Rose Planting: What to Know
There are garden accents that are just considered to be universal, so long as a garden is large enough. For example, a wall water fountain, garden statuary, specific plants and flowers are all examples of beautiful items to add to a setting. One specific example is the rose.
Roses take a major toll on the soil, meaning they must be deeply trenched before the beds are planted, making sure to treat the soil liberally with manure or fertilizer. Clay soil is not essential for roses, as they will thrive in any soil, so long as it is supplied with the proper fertilizer matter.
Be sure to remember that in lighter soils, the fertilizer wash out much faster than in heavy soils. If proper attention is not given, the roses may starve. If your soil is light and sandy, you may consider the addition of a heavier material to add tenacity and quality to the soil. Consider using a cow manure fertilizer. If the soil is made on turf, dig in the sods, and add any decaying vegetation you may have.

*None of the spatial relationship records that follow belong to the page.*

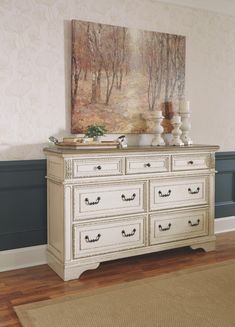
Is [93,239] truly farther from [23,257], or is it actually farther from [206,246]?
[206,246]

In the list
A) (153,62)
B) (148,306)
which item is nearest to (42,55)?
(153,62)

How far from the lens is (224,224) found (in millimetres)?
4242

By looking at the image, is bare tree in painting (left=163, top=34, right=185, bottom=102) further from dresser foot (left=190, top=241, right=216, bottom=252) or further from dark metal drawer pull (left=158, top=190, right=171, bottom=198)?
dresser foot (left=190, top=241, right=216, bottom=252)

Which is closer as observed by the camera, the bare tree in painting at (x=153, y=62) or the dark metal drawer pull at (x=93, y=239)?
the dark metal drawer pull at (x=93, y=239)

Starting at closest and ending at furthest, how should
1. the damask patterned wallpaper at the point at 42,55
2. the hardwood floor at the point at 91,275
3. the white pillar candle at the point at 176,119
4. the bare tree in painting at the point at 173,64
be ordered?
1. the hardwood floor at the point at 91,275
2. the damask patterned wallpaper at the point at 42,55
3. the white pillar candle at the point at 176,119
4. the bare tree in painting at the point at 173,64

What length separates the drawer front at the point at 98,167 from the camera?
2.91 meters

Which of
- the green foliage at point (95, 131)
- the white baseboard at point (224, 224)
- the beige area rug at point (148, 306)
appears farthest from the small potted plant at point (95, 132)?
the white baseboard at point (224, 224)

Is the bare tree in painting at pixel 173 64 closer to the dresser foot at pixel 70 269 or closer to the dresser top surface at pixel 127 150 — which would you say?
the dresser top surface at pixel 127 150

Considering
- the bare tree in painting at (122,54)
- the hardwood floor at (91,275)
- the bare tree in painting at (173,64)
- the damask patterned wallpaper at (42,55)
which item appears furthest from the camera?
the bare tree in painting at (173,64)

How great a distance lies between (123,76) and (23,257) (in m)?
1.78

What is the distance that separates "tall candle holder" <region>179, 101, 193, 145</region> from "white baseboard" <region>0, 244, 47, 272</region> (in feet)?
5.20

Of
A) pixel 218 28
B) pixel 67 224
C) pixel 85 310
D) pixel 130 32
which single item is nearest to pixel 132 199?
pixel 67 224

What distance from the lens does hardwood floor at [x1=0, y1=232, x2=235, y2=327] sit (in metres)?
2.63

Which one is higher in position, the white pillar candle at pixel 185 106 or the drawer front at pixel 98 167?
the white pillar candle at pixel 185 106
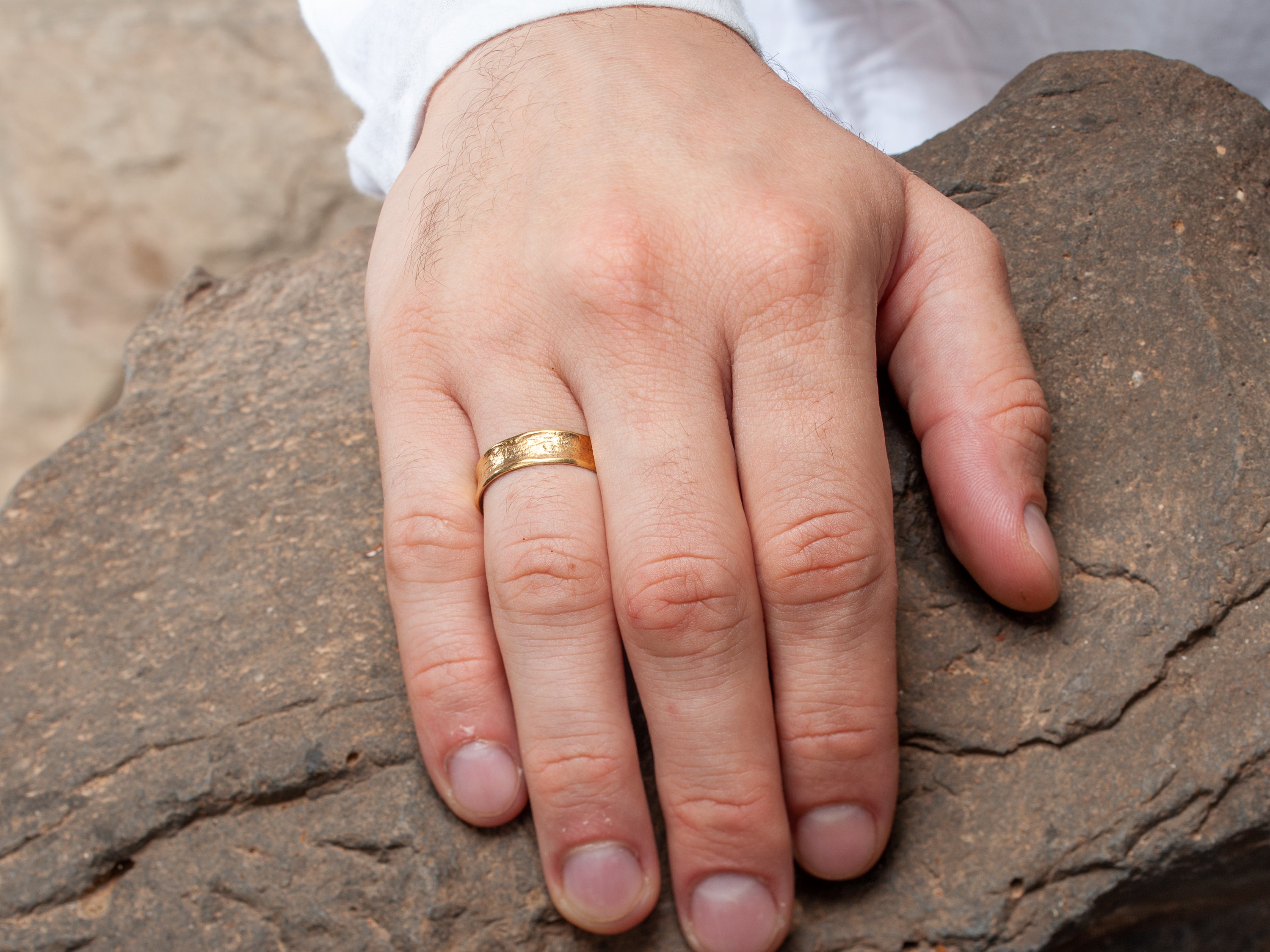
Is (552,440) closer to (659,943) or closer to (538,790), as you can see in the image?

If the ground is heavy, it may be necessary to drain the bed. This can be done by digging out the soil to about three feet, then adding rubble or brick rubbish, and replacing the soil. The beds should be brought above the level of the ground. These types of preparation are the best ways to ensure the success of your roses.
Roses need to be planted in the autumn, usually between mid-October and the end of November. If the weather is mild, it is possible to plant later. The planting of a rose needs to be carefully done. Holes should be dug of ample size so that the bottom is a dome shape. The rose roots need to be separated and distributed over the hole.
A fine soils needs to be placed over the roots, with the stem moving up and down to penetrate among the roots. You can then add the rest of the soil and firmly ram it down. Do not heap the soil around the stem, but rather leave it a little depressed to aide with watering.
Although experiments have shown that placing the roots has not really value, this does help to anchor the plant to the soil. This allows it to stand up against heavy winds much better. If there is no rain to water the plants after they have been planted, be sure to water one week after planting. You can also add mulching at this point to protect your roses from frost.
Be sure not to crowd your roses to closely together. Standard roses should be three feet apart, and rose buses should be two feet apart. Remember standards that grow over three feet can create a lanky bent specimen, so it is often suggested to use species that do not grow as tall. Standards look better in groups, rather than a single file line, unless you are trying to mark a line.
As to which plants to plant in your rose garden, that decision is totally up to you. You can create beds of different colored roses, or make each bed a specific color. Often, in less formal gardens, harmonizing or contrasting different colored roses is a good idea. The range of rose colors is so great it is hardly possible to go wrong with your decision.
When it comes to hues, magenta varieties go best with whites and yellows. It is best not have a large proportion of white roses in one area, but better to have a selection of colors. Roses can be used in beds alone, in the front part of a border, or between standards when the climate allows.